Document text:
---------------

Under ordinary circumstances, the railway project is supposed to be the proud legacy of the Buhari regime. Unfortunately for them—and for everyone as well—that legacy is seriously imperiled by his regime’s other legacies of multidimensional poverty, insecurity, and corruption.
The legacies of deepening poverty under Buhari haunt the legacies of the trains he managed to get running. Even if the projects do not suffer from a paucity of funds, they will still confront the proclivities of thieving Nigerians who will steal the railway metal to resell. Similarly, the legacy of insecurity through the activities of bandits, herdsmen, and professional abductors will also contribute their own share of damage to the “infrastructure” they said they have built. These are not simple problems that can be solved by stationing security officers at train stations or committing more money to railway station surveillance. They are fundamental issues of poverty. This is the inevitable fallout of an economy configured to consume—and degenerate—rather than produce—and regenerate.
The legacies of Buhari remind you of Ouroboros, the mythological snake that eats its own tail. The many things that Buhari has left undone will consume the very few things he managed to get done. The problem of human development he never committed himself to properly tackling will wipe off the superficial gains we made under him. You cannot have a country where people fell down the economic ladder so badly and expect people to give a bleep about preserving the railway as their national heritage. Your society cannot be overrun by thousands of children who have dropped out of school and assume they will be enamored by the trains enough to want to see it survive.
At the end of the day, the best legacy a leader can leave is to build people well enough to build their society. That did not happen in the past eight years. This government took everything from us—our time, our resources, and hope—and gave us some tokens in return. Many of them will not outlast him. Buhari will, of course, return to Daura with shoulders hunched up while thinking he at least gave Nigeria a railway system. But if there is something we all know by now, it is that Buhari is not a man given to critical self-reflection and honest self-appraisals. He will never think of the railway project’s failure as his. The best he will do is blame it on the “lazy youths” and go back to picking his teeth. Far be it from him to admit that the children he failed to build are the ones selling off the house of lies he built.

---------------

Data segment:
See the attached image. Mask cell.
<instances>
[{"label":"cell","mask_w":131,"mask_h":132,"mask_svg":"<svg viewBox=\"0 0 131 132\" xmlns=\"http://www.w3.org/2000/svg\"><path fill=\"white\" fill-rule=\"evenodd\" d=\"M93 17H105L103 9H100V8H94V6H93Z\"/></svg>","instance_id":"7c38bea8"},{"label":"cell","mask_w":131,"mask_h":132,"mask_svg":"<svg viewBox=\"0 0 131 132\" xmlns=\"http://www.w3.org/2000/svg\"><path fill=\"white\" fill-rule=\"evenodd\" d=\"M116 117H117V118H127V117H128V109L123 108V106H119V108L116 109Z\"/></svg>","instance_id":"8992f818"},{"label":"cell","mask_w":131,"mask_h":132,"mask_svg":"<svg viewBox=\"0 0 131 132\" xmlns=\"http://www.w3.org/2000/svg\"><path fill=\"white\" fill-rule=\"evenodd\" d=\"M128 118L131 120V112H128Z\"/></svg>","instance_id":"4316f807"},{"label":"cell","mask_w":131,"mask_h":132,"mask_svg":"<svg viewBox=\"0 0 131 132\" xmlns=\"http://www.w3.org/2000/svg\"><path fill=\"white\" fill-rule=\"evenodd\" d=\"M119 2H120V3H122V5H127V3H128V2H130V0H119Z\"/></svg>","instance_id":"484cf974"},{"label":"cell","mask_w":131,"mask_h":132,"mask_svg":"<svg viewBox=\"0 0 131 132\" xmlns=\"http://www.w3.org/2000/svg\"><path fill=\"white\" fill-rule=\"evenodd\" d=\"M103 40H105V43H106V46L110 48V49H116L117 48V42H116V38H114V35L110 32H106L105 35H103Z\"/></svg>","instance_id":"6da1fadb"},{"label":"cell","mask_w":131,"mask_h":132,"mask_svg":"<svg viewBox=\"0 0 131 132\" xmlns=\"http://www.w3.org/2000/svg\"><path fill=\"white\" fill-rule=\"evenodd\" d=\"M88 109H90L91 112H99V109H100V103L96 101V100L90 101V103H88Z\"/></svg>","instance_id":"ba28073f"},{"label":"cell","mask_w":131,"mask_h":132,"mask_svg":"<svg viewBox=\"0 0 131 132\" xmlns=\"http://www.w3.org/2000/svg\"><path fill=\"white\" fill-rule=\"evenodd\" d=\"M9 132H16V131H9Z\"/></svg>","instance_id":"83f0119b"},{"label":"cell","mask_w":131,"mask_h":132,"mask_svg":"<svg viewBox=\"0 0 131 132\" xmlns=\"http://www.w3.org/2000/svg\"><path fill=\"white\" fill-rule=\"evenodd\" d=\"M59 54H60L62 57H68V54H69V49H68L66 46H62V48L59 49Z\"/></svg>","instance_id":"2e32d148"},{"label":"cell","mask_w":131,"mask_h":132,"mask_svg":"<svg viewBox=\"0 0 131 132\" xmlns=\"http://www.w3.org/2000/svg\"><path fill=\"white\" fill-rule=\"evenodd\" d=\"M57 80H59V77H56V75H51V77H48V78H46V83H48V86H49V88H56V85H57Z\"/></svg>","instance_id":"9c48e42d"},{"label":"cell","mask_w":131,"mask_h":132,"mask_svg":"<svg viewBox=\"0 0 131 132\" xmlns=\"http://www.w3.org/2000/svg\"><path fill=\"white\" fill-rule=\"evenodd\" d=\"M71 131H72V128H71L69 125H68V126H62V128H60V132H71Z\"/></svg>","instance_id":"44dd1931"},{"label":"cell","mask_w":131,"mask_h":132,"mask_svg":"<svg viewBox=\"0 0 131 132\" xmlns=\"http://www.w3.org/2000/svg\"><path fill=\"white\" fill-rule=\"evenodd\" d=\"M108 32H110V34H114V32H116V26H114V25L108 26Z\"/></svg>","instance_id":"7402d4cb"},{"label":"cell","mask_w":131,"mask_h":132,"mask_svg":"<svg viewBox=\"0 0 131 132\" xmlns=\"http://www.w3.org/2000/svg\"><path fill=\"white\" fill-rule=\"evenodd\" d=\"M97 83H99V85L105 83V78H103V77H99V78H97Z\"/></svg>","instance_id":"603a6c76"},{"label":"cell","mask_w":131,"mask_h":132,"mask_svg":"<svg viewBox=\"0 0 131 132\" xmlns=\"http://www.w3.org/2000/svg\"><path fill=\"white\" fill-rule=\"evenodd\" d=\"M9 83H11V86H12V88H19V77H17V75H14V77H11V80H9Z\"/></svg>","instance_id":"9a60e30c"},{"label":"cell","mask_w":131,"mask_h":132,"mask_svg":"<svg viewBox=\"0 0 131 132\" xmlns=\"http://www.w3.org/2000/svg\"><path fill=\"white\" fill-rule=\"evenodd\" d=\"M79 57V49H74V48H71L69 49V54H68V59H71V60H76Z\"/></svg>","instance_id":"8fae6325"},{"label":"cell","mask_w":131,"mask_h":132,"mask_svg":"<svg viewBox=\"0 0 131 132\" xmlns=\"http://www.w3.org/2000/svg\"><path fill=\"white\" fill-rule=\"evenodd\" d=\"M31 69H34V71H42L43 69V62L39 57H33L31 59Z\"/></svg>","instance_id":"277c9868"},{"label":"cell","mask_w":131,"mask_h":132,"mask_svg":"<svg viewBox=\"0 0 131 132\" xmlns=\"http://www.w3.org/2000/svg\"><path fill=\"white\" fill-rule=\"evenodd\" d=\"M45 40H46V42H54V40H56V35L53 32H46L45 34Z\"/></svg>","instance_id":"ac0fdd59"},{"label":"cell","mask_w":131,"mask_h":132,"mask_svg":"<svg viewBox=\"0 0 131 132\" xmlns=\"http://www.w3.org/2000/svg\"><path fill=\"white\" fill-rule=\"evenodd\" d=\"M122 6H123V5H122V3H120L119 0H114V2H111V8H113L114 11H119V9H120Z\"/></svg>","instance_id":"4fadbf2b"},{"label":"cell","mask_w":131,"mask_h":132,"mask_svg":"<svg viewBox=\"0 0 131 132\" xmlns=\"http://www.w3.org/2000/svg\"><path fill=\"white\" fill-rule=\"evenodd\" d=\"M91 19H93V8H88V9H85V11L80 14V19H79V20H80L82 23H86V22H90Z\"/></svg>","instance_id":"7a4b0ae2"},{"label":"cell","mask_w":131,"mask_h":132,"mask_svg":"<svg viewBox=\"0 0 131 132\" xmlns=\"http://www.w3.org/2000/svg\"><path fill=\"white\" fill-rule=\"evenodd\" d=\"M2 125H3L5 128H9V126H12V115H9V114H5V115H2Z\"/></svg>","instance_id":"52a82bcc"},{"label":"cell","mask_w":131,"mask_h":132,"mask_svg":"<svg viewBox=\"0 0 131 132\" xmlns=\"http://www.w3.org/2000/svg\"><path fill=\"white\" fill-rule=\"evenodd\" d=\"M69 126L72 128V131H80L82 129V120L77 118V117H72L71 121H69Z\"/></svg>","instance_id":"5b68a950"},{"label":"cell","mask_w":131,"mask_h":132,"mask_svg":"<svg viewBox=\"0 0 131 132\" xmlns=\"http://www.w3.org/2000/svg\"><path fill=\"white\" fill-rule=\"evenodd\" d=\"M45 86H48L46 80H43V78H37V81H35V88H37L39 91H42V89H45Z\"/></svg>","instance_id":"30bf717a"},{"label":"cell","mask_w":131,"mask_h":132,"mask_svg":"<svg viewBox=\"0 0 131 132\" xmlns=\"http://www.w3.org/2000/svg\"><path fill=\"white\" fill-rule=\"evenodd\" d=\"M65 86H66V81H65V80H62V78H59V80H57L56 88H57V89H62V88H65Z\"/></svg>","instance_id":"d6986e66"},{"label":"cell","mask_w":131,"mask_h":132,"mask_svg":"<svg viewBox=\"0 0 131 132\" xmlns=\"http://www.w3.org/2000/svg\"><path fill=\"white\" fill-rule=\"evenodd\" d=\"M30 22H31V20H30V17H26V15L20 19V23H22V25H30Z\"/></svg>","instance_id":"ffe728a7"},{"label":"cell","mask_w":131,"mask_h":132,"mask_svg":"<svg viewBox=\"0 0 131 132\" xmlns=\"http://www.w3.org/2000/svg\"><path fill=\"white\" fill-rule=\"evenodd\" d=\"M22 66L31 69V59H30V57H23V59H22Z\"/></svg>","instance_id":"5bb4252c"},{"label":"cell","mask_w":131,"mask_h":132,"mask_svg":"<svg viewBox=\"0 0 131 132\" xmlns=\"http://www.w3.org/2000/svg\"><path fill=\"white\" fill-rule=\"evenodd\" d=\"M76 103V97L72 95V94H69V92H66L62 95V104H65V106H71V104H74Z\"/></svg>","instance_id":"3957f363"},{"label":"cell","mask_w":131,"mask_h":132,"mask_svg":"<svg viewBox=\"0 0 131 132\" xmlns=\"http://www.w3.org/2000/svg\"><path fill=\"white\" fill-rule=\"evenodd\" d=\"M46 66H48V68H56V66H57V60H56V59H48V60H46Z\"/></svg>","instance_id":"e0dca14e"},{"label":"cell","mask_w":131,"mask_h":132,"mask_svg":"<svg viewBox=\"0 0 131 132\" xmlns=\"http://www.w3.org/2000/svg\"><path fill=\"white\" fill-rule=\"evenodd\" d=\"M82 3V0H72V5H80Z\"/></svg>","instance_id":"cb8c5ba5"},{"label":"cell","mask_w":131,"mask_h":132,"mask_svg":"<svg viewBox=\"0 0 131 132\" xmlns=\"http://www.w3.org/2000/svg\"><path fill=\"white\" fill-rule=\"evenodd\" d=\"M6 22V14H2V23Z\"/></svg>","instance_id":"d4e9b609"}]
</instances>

---------------

Set tasks:
a) In the piece on Buhari's railway legacy, list the groups whose activities the text names as part of the legacy of insecurity.
b) Say whether each statement agrees with the piece on Buhari's railway legacy, answering yes or no and quoting the words of the text that decide it.
(i) Stationing security officers at train stations can solve the problems facing the railway.
(ii) Buhari's legacies are compared to Ouroboros.
(iii) Buhari will come to see the railway project's failure as his own.

Answers to the exercises:
a)
- bandits
- herdsmen
- professional abductors

b)
(i) No: "These are not simple problems that can be solved by stationing security officers at train stations or committing more money to railway station surveillance."
(ii) Yes: "The legacies of Buhari remind you of Ouroboros, the mythological snake that eats its own tail."
(iii) No: "He will never think of the railway project’s failure as his."